Mongabay.co.id

Habitat Loss, Kehilangan Yang Tak Pernah Dihitung

 

Habitat loss atau kehilang habitat menjadi fenomena kedua setelah merosotnya populasi satwa seperti macan tutul Jawa. Hilangnya ruang hidup bagi penguasa gunung-gunung di Pulau Jawa ini berpotensi menggerek kepunahan lebih cepat terjadi.

Laporan WWF menyebutkan, dalam kurun waktu 50 tahun terakhir nyaris angka populasi satwa di dunia tak menunjukan tanda-tanda membaik. Dan itu memperlihatkan, betapa dominasi manusia merusak hutan melampaui bayangan yang belum terbayangkan sebelumnya.

Di Jawa Barat, kebutuhan lahan untuk pangan dan energi dianggap pemicunya. Sekalipun, hal itu sebuah keniscayaan demi menunjang kebutuhan umat manusia. Namun, buruknya regulasi kerapkali membikin situasi tak berimbang. Sebab, alasan konservasi selalu kalah untung dengan perhitungan ekonomi.

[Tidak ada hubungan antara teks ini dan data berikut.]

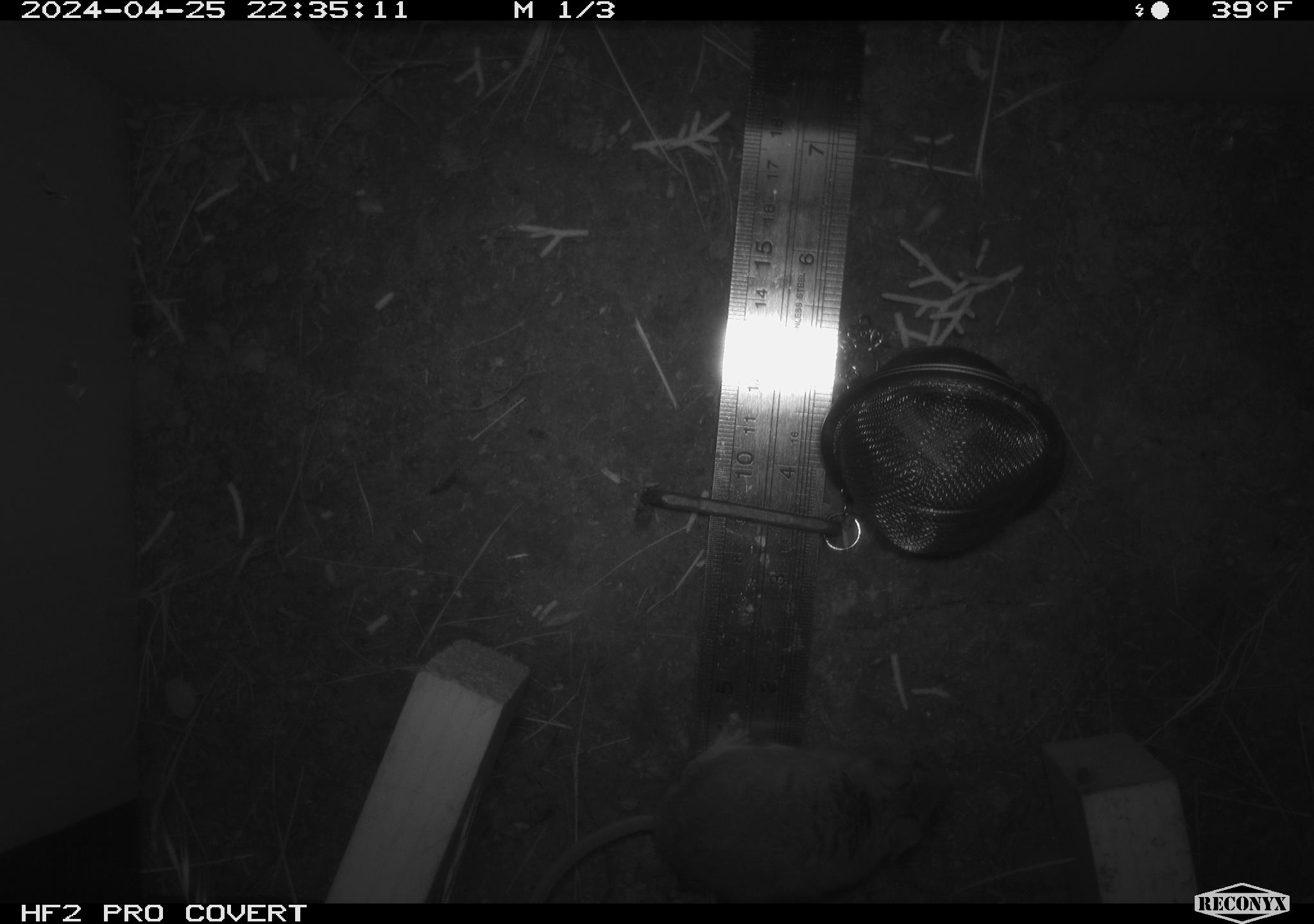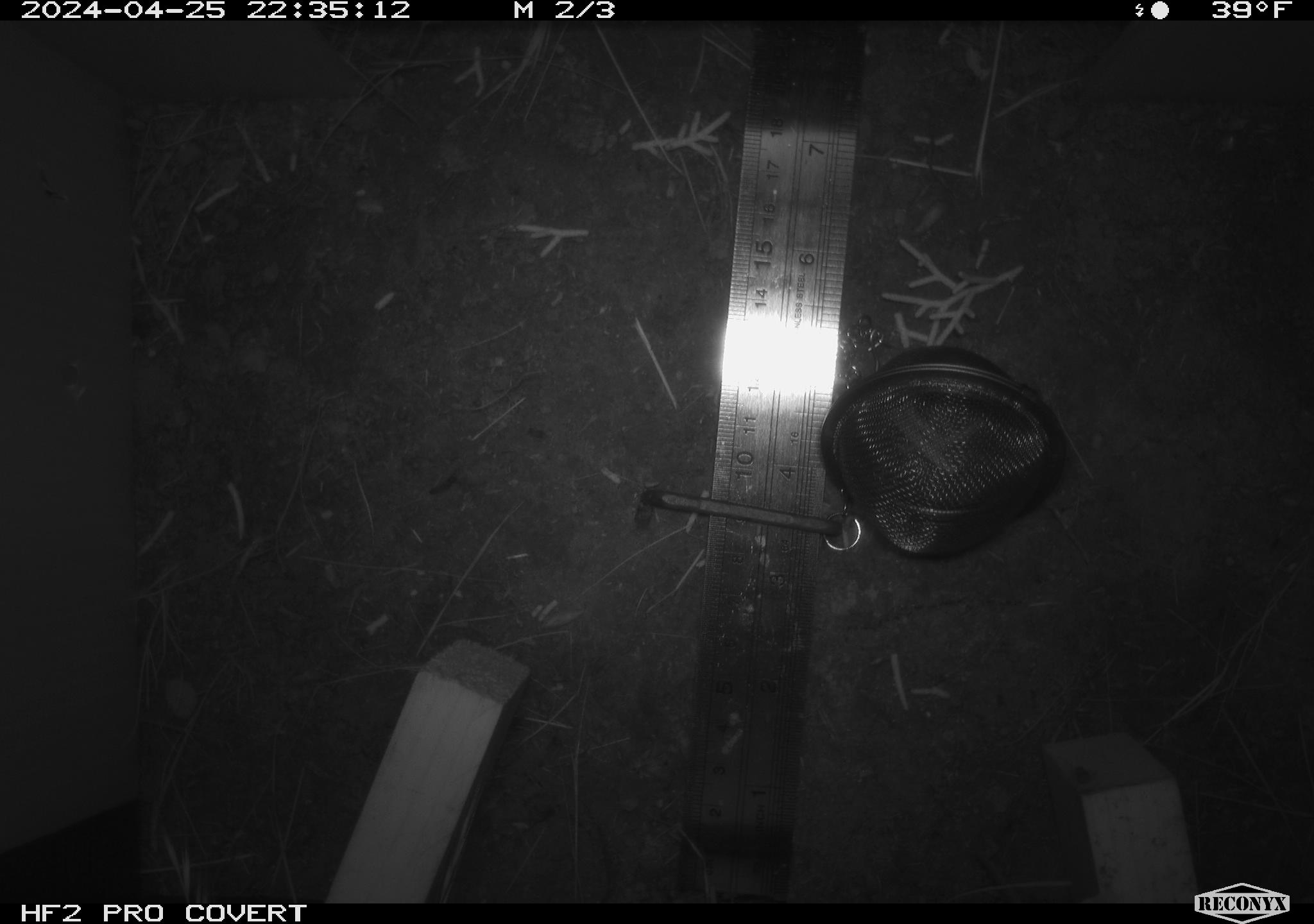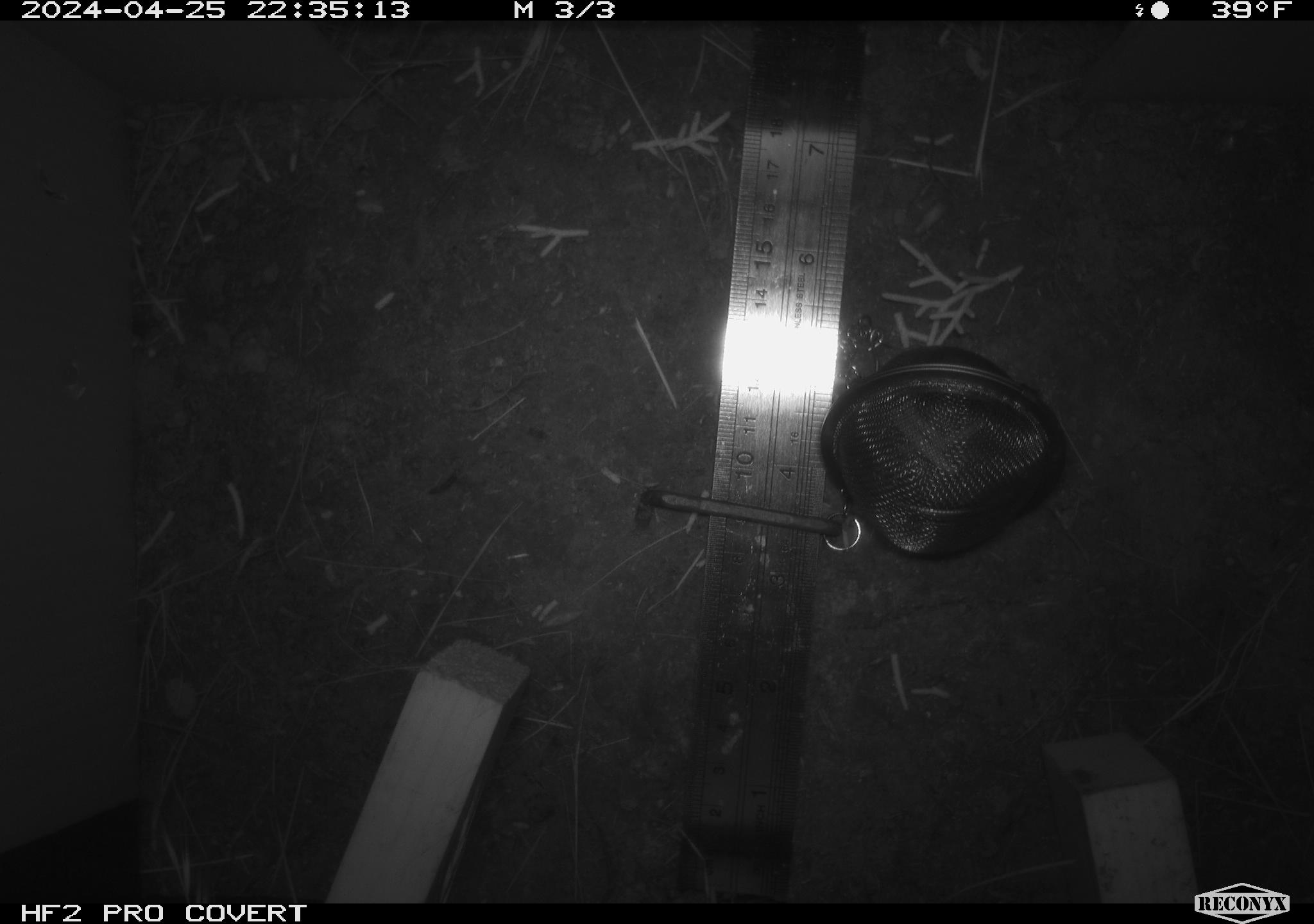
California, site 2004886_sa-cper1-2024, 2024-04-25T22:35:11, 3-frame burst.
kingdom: Animalia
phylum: Chordata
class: Mammalia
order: Rodentia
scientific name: Rodentia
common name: rodent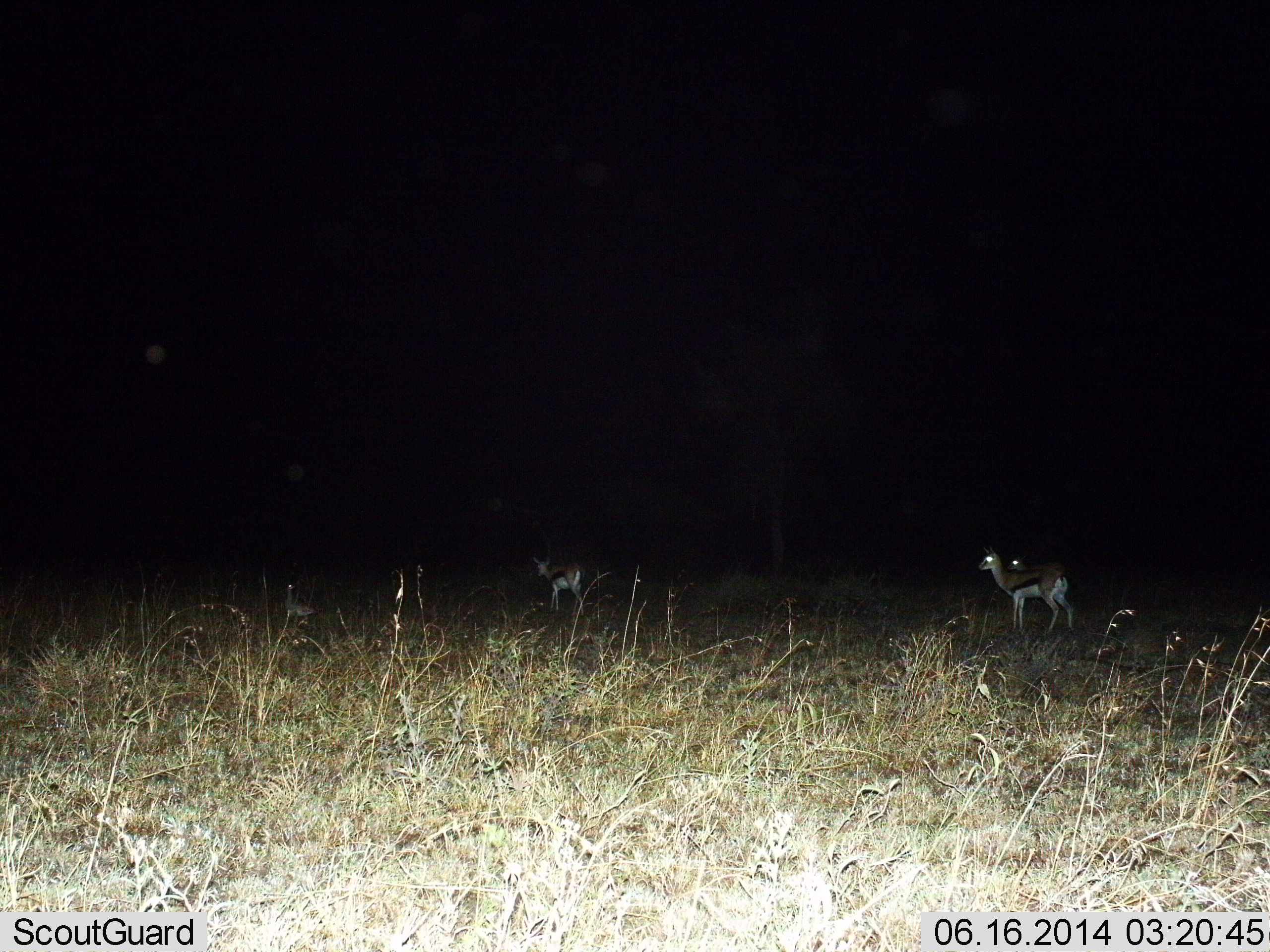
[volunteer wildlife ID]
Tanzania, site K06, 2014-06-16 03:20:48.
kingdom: Animalia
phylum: Chordata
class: Mammalia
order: Artiodactyla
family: Bovidae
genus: Eudorcas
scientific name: Eudorcas thomsonii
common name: thomson's gazelle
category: gazellethomsons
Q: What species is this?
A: Gazellethomsons (thomson's gazelle) (Eudorcas thomsonii).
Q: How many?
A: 3.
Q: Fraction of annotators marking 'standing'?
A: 50%.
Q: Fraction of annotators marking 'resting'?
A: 10%.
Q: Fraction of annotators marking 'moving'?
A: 40%.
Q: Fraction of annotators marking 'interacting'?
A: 0%.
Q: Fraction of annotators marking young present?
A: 0%.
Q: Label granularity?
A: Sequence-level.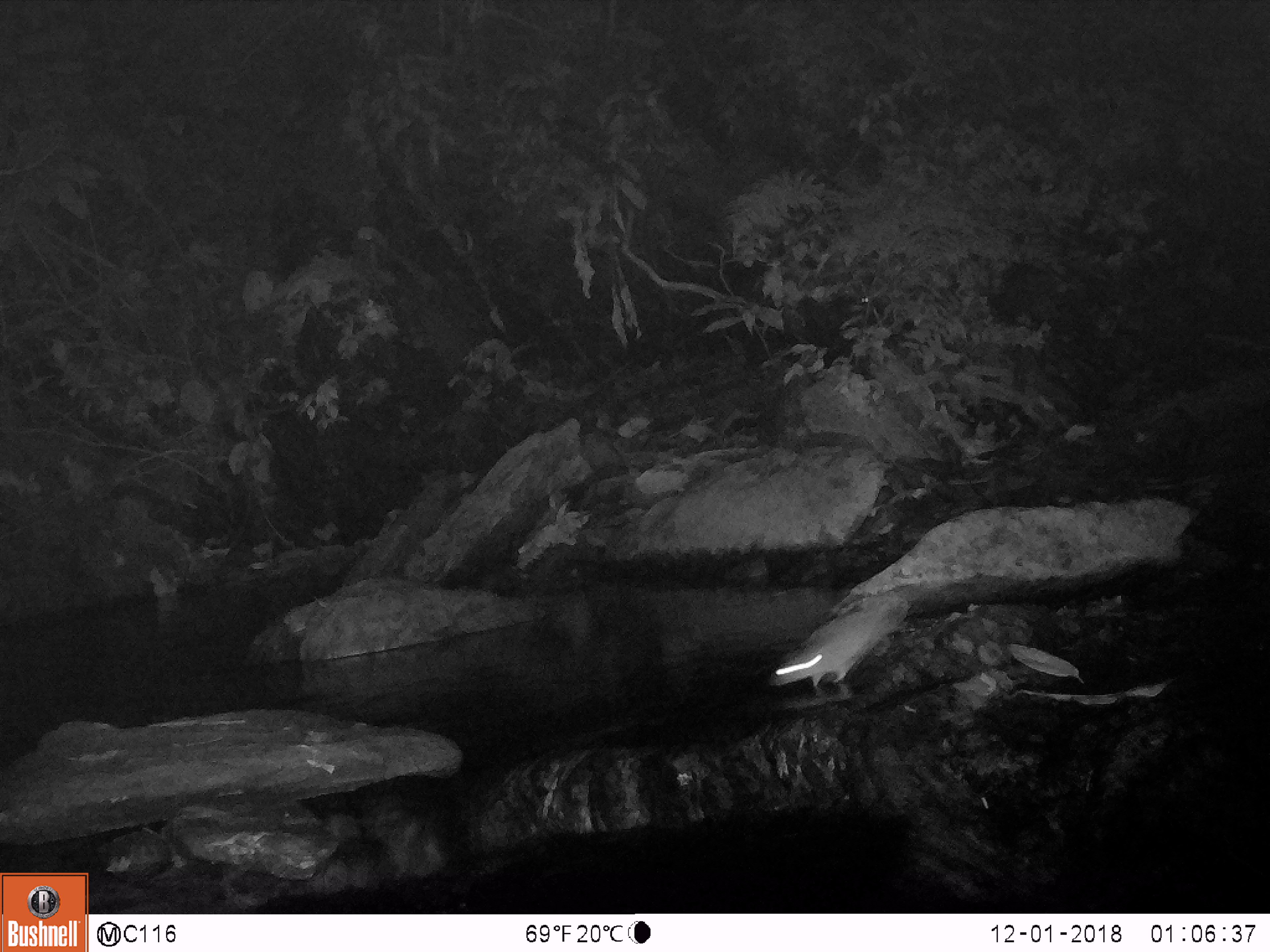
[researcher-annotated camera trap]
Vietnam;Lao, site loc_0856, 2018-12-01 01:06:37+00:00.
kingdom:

Peneliti Gunung Institut, Pepep, menemukan kenyataan buruk itu. Sejak 2012 mengumpulkan data perihal kondisi hutan di seputar Jawa Barat, ia menemukan fakta bahwa nyaris separuh hutan dalam kondisi rusak parah. Barometer itu tampak dari degradasi dan fragmentasi.

“Di Garut bahkan ada kawasan konservasi setingkat cagar alam malah ditambang,” tutur Pepep belum lama ini.

baca : Kondisi Hutan Jawa Bagian Barat Kini, dan Bandingan Masa Lalu Zaman Junghuhn

 

Petani menggarap lahan holtikultura dan palawija di Kawasan hulu DAS Cimanuk, Kawasan Darajat, Kabupaten Garut, Jabar. Kawasan pertanian di DAS hulu Cimanuk menyebabkan sedimentasi pada aliran sungai. Foto : Donny Iqbal/Mongabay Indonesia

 

“Jual beli” sumber daya alam di kawasan konservasi jelas melanggar aturan yang berlaku. Terlebih Undang-Undang Nomor 23 Tahun 1997 tentang Pengelolaan Lingkungan Hidup mendefinisikan bahwa perusakan lingkungan hidup adalah tindakan yang menimbulkan perubahan langsung atau tidak langsung terhadap sifat fisik dan atau hayatinya.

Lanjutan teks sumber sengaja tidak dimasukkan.